“Welcome to the end of being alone inside your mind
Tethered to another and you’re worried all the time
You always knew the melody but you never heard it rhyme
She’s fair and she is quiet, Lord, she doesn’t look like me
She made me love the morning, she’s a holiday at sea.
The New York streets are as busy as they always used to be
But I am the mother of Evangeline.
The first things that she took from me were selfishness and sleep
She broke a thousand heirlooms I was never meant to keep
She filled my life with color, cancelled plans and trashed my car
But none of that is ever who we are…”
Loved this playing on my home office juke box, ‘The Mother’ by Brandi Carlile. That line about how our teenage rebellions and angst are not who we are. I so wish that I was a holiday at sea, how beautiful. I was settling little one to sleep last night and trying to remember what the yogi word for easy was, ‘sukha.’ I think it is sukha, that sweet spot. Motherhood is just that, the everyday search and rescue of sukha. Yes please to ease, happiness, bliss and good space!
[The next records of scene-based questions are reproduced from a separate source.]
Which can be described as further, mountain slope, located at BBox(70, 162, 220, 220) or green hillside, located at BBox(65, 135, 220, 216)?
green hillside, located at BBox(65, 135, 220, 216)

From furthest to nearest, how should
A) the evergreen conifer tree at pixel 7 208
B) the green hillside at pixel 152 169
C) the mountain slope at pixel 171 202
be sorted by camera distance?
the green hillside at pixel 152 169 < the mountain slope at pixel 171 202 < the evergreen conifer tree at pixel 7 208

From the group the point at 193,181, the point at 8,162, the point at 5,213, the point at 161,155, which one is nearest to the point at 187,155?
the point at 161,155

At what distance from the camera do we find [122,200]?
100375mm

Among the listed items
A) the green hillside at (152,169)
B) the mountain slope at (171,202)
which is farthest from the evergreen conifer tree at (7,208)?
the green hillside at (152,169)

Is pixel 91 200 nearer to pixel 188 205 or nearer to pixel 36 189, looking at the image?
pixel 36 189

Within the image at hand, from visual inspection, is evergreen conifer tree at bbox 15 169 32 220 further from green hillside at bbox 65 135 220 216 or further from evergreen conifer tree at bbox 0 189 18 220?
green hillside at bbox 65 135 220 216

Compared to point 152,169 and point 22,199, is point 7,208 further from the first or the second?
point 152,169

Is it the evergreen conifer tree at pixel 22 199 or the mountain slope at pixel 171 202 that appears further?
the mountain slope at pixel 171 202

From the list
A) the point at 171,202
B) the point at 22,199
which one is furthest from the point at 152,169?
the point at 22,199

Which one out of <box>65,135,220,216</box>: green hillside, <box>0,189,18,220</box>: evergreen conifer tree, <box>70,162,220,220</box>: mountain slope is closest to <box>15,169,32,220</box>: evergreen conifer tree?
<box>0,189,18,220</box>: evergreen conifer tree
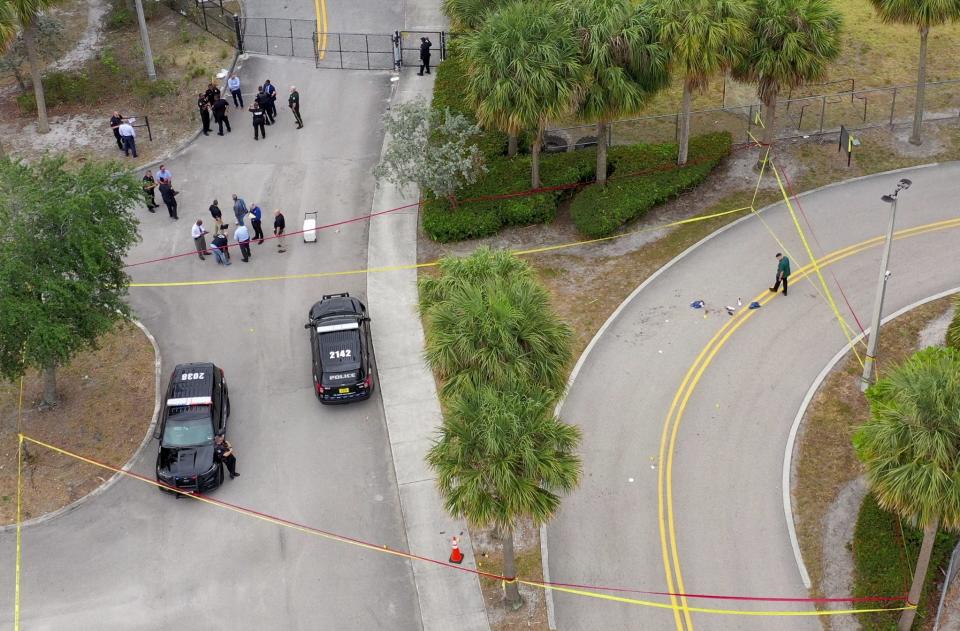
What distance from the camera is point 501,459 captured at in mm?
20609

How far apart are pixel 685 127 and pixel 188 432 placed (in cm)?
1916

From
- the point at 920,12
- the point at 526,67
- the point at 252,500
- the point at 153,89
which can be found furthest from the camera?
the point at 153,89

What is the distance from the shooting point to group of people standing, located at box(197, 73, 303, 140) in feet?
133

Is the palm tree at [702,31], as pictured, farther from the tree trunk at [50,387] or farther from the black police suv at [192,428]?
the tree trunk at [50,387]

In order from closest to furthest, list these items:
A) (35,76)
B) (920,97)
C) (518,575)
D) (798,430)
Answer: (518,575) → (798,430) → (920,97) → (35,76)

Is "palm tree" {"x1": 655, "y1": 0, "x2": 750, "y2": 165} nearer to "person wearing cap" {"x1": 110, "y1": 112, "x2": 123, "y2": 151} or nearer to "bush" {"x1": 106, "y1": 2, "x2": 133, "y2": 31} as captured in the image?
"person wearing cap" {"x1": 110, "y1": 112, "x2": 123, "y2": 151}

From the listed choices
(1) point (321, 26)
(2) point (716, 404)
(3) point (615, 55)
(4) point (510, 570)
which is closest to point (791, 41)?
(3) point (615, 55)

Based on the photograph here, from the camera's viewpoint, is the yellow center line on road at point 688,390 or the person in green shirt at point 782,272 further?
the person in green shirt at point 782,272

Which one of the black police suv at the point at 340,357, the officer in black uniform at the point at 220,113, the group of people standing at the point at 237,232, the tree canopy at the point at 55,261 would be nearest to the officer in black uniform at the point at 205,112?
the officer in black uniform at the point at 220,113

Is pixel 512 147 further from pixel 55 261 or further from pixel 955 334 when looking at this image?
pixel 955 334

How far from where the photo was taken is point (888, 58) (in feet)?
145

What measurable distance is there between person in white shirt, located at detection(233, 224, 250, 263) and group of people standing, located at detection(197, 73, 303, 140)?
7.04m

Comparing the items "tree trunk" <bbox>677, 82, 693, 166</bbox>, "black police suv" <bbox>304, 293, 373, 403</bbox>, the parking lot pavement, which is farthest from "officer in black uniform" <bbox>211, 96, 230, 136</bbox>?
"tree trunk" <bbox>677, 82, 693, 166</bbox>

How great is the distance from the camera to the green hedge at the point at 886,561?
926 inches
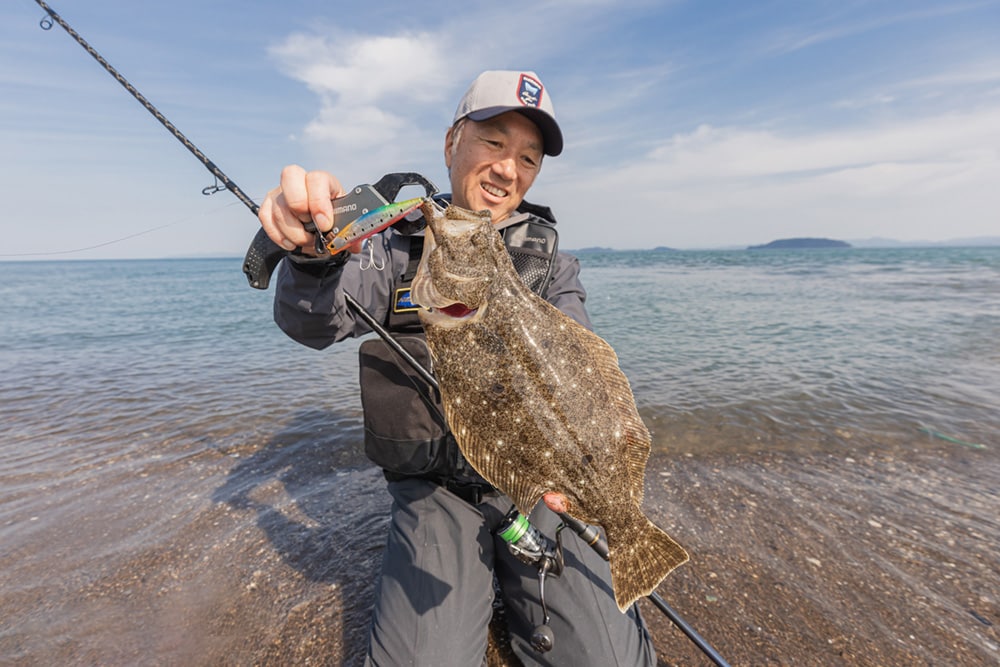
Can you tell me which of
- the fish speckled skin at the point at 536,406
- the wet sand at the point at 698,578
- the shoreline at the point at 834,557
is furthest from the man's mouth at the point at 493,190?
the shoreline at the point at 834,557

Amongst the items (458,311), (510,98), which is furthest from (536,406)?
(510,98)

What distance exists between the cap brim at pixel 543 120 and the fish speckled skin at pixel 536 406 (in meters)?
1.27

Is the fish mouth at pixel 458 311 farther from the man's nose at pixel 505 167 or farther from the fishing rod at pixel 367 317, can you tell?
the man's nose at pixel 505 167

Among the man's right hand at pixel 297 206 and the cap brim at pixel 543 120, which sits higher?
the cap brim at pixel 543 120

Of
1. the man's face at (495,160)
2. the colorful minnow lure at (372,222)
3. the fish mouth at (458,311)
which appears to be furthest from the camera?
the man's face at (495,160)

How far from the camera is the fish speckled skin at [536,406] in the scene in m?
2.36

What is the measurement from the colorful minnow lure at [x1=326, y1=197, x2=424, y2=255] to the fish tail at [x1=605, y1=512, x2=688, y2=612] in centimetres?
195

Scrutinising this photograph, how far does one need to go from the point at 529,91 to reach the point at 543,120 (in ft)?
0.74

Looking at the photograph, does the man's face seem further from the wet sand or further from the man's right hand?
the wet sand

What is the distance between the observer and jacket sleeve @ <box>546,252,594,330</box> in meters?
3.81

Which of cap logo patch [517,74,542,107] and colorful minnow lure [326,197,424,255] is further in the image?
cap logo patch [517,74,542,107]

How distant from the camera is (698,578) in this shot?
4.05 meters

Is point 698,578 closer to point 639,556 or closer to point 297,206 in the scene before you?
point 639,556

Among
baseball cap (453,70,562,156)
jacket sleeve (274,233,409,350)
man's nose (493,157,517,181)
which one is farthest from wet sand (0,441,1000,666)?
baseball cap (453,70,562,156)
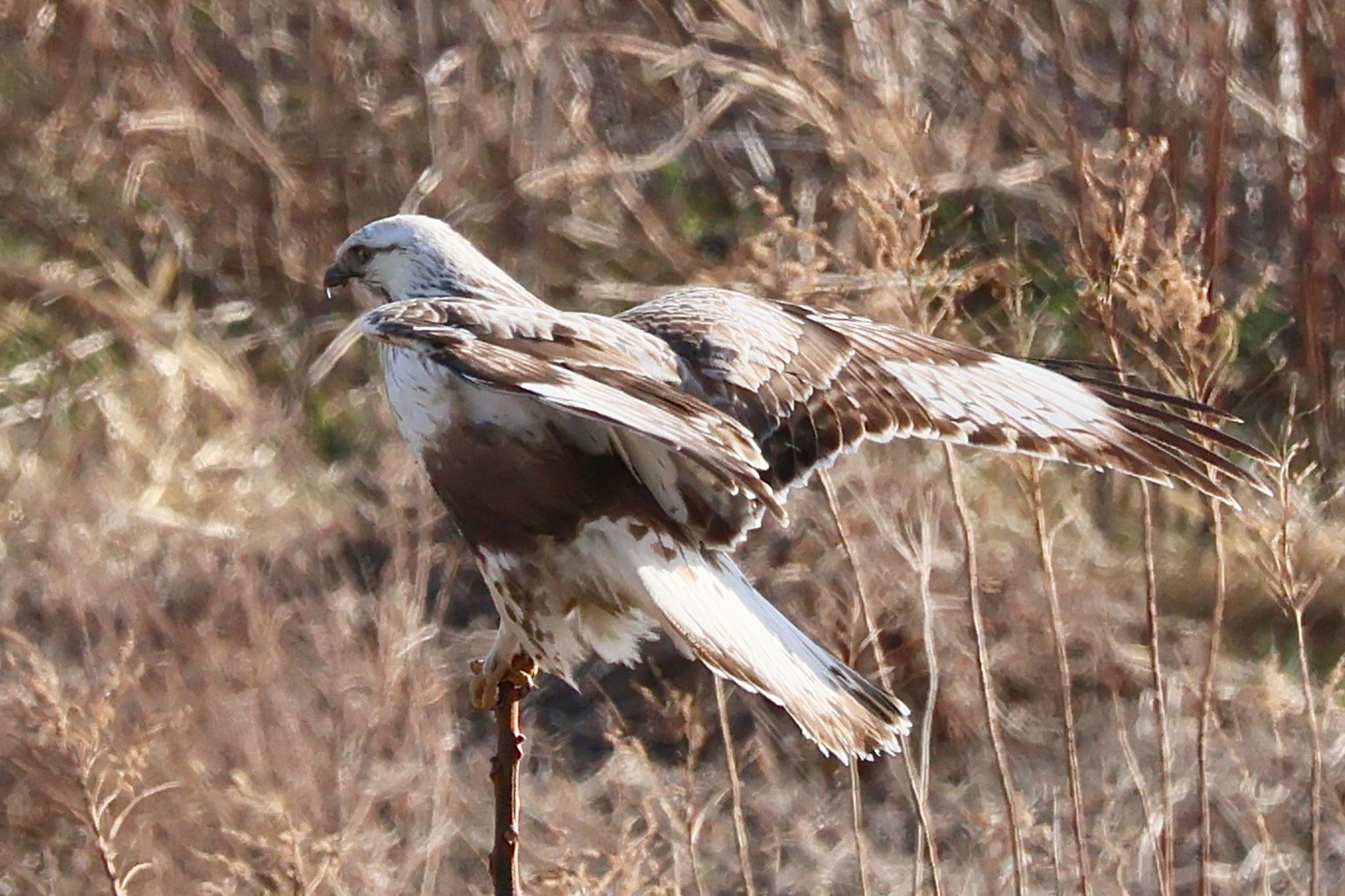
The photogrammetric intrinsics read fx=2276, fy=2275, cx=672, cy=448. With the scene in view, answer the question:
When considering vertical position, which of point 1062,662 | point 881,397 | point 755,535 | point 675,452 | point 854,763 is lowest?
point 755,535

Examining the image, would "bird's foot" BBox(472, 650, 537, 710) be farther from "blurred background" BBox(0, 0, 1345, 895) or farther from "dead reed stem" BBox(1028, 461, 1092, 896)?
"dead reed stem" BBox(1028, 461, 1092, 896)

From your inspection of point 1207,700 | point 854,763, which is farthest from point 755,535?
point 1207,700

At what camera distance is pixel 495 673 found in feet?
Result: 11.5

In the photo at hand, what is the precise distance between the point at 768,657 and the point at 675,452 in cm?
40

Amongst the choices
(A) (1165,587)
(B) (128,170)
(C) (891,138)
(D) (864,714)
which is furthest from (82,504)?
(D) (864,714)

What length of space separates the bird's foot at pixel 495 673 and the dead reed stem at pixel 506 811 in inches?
19.8

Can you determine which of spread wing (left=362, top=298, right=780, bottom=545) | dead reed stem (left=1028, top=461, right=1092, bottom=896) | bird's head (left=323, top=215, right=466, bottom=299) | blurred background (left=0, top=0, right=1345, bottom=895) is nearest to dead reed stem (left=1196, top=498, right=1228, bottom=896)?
blurred background (left=0, top=0, right=1345, bottom=895)

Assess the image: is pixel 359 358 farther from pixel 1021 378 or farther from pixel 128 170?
pixel 1021 378

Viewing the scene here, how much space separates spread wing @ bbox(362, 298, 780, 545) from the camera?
112 inches

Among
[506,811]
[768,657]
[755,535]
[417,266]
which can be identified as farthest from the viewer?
[755,535]

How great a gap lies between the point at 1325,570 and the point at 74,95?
14.0 ft

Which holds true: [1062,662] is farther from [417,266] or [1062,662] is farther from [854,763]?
[417,266]

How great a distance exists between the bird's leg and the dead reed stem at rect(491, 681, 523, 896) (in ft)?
1.60

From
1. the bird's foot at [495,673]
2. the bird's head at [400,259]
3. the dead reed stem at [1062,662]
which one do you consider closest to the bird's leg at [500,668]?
the bird's foot at [495,673]
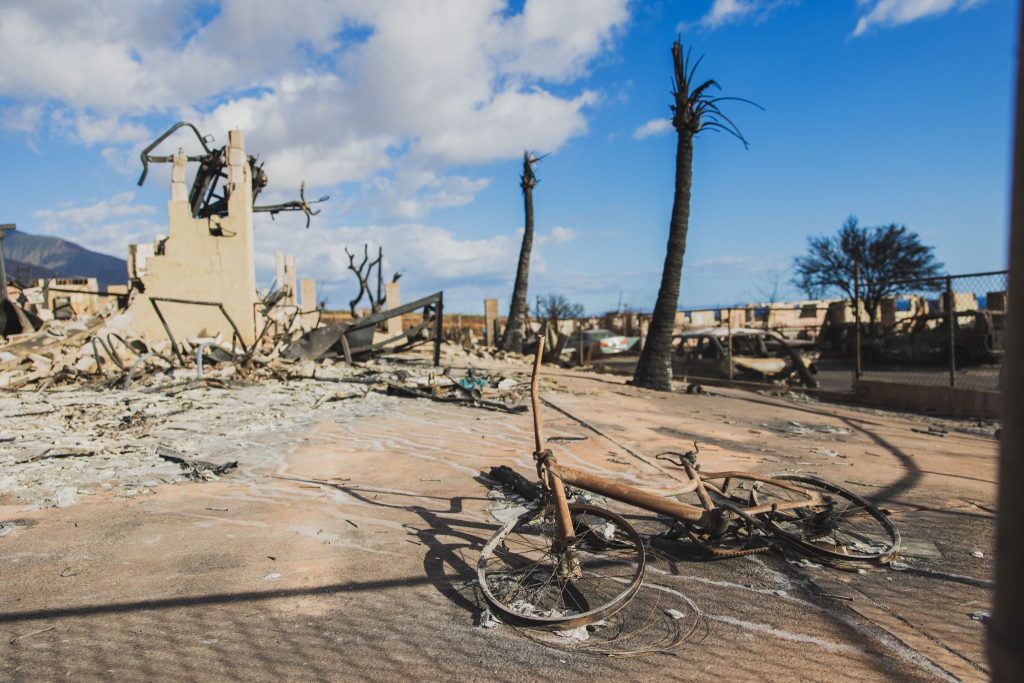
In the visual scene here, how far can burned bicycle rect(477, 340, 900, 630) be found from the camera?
3.12 meters

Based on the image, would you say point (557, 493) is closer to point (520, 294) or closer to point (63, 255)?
point (520, 294)

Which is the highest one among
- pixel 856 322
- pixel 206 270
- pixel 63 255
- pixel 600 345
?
pixel 63 255

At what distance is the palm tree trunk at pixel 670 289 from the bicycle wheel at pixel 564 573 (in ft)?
31.9

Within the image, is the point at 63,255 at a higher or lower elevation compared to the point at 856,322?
higher

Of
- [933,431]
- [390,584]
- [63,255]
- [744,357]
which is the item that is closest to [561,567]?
[390,584]

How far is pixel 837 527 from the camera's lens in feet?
12.7

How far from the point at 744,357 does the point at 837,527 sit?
39.7 feet

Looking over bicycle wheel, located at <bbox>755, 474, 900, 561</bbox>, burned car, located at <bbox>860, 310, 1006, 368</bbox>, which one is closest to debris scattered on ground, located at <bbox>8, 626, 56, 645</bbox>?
bicycle wheel, located at <bbox>755, 474, 900, 561</bbox>

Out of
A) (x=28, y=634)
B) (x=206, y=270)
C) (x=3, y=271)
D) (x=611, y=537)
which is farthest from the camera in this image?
(x=206, y=270)

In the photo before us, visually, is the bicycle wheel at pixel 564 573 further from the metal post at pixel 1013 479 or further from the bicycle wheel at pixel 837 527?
the metal post at pixel 1013 479

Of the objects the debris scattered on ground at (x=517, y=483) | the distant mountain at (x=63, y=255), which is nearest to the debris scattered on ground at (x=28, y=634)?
the debris scattered on ground at (x=517, y=483)

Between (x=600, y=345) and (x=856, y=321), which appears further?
(x=600, y=345)

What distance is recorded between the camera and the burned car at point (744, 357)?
14.8 m

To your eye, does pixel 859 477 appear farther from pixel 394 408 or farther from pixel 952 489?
pixel 394 408
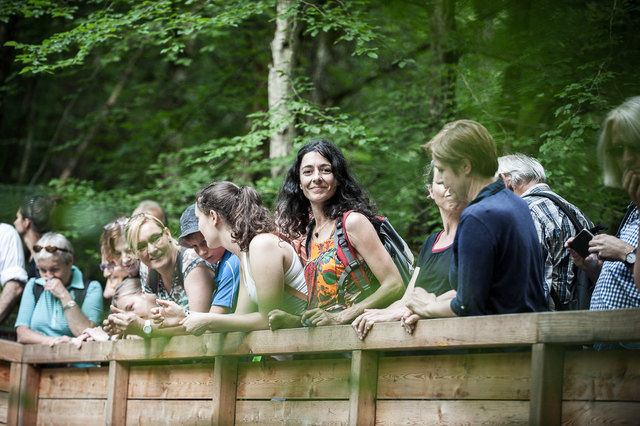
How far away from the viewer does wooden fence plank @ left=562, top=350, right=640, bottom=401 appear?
2.18 meters

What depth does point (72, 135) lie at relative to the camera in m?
13.9

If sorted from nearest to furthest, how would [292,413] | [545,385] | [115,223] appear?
[545,385]
[292,413]
[115,223]

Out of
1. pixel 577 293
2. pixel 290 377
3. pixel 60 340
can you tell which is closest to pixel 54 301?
pixel 60 340

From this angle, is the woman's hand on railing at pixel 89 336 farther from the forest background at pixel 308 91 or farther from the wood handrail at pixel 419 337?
the forest background at pixel 308 91

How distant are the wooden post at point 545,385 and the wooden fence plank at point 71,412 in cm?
308

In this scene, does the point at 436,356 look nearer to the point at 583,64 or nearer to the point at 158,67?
the point at 583,64

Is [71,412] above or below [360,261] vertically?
below

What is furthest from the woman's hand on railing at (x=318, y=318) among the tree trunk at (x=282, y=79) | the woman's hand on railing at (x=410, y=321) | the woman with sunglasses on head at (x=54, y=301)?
the tree trunk at (x=282, y=79)

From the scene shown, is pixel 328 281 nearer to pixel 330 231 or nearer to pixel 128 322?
pixel 330 231

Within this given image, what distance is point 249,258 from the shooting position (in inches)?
141

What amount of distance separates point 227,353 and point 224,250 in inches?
28.8

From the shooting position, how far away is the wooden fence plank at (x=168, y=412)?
3.72 meters

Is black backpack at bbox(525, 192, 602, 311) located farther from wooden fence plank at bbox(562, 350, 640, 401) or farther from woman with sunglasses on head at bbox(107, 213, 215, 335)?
woman with sunglasses on head at bbox(107, 213, 215, 335)

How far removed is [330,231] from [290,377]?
0.79m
I went for a sea swim at Port Soif this morning, at high tide. It was f*cking freezing and I hated every minute of it! My toes protested all the way home. Nobody wanted to say hello this morning, or share a smile, or chat either. That made me want to yell ‘f*ck you then!’ but I held it all in. We get so religious about open water swimming and forget that it’s supposed to feel sh*tty for a long time before that sweet sukha vibe takes hold after a complete and absolute surrender into the icy ecstasy of the divine sublime sea. Unless you are reptilian?